Return the data verbatim, starting at the line that contains "From the picture, what" and going up to and including the final line of the data. Omit the pictures.

------------------------

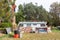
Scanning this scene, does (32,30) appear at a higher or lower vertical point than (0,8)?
lower

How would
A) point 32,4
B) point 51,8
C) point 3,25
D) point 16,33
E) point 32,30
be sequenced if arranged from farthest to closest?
1. point 32,4
2. point 51,8
3. point 3,25
4. point 32,30
5. point 16,33

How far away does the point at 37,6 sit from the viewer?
95812 mm

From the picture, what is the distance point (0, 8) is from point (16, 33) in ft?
12.0

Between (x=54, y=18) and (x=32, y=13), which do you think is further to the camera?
(x=32, y=13)

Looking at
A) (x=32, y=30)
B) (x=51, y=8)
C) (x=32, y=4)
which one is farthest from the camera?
(x=32, y=4)

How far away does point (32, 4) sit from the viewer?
95.8 meters

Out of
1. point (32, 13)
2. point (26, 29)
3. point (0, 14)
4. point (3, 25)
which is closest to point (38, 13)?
point (32, 13)

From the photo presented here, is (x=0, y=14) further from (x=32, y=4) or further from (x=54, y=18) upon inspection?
(x=32, y=4)

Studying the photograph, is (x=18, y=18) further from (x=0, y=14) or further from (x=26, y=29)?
(x=0, y=14)

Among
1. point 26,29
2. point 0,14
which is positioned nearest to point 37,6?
point 26,29

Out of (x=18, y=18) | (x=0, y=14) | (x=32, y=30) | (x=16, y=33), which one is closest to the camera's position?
(x=16, y=33)

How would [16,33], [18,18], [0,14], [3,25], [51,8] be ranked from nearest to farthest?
[16,33] < [0,14] < [3,25] < [18,18] < [51,8]

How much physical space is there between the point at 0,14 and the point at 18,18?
49.6 metres

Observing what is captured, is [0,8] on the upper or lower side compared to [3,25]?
upper
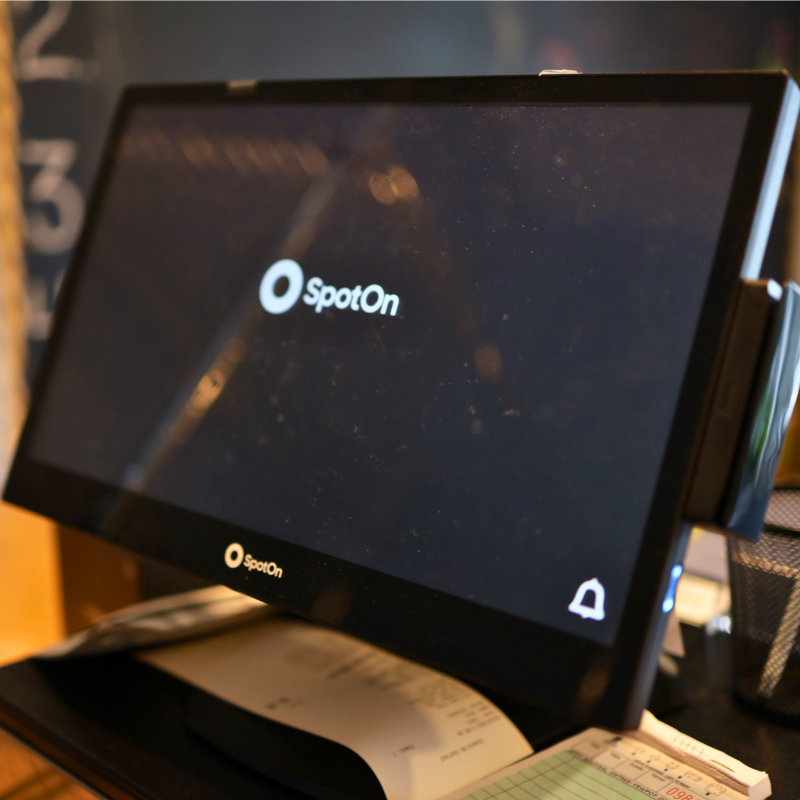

------------------------

FULL SOLUTION:
From the picture, what is the distance point (0, 8) is from point (16, 33) in ft?
12.0

Between (x=54, y=18) and (x=32, y=13), which do you think is further to the camera?
(x=32, y=13)

Looking at
A) (x=32, y=30)
B) (x=51, y=8)
C) (x=32, y=4)
which one is farthest from the camera?
(x=32, y=4)

How far away does point (32, 4) sit from the viewer?
95.8 meters

Out of
1. point (32, 13)
2. point (26, 29)
3. point (0, 14)
4. point (3, 25)
which is closest to point (38, 13)?
point (32, 13)

From the photo presented here, is (x=0, y=14) further from (x=32, y=4) or further from (x=54, y=18) upon inspection?
(x=32, y=4)

Studying the photograph, is (x=18, y=18) further from (x=0, y=14) or further from (x=26, y=29)?
(x=0, y=14)

Among
1. point 26,29
2. point 0,14
which is positioned nearest to point 37,6?
point 26,29

Out of (x=18, y=18) | (x=0, y=14) | (x=32, y=30) | (x=16, y=33), which one is closest to the camera's position?
(x=16, y=33)

How would [16,33], [18,18], [0,14], [3,25], [51,8] be ranked from nearest to farthest?
[16,33] < [0,14] < [3,25] < [18,18] < [51,8]

How much physical space is there between the point at 0,14 and the point at 18,18?
49.6 metres

Observing what is captured, is [0,8] on the upper or lower side compared to [3,25]?
upper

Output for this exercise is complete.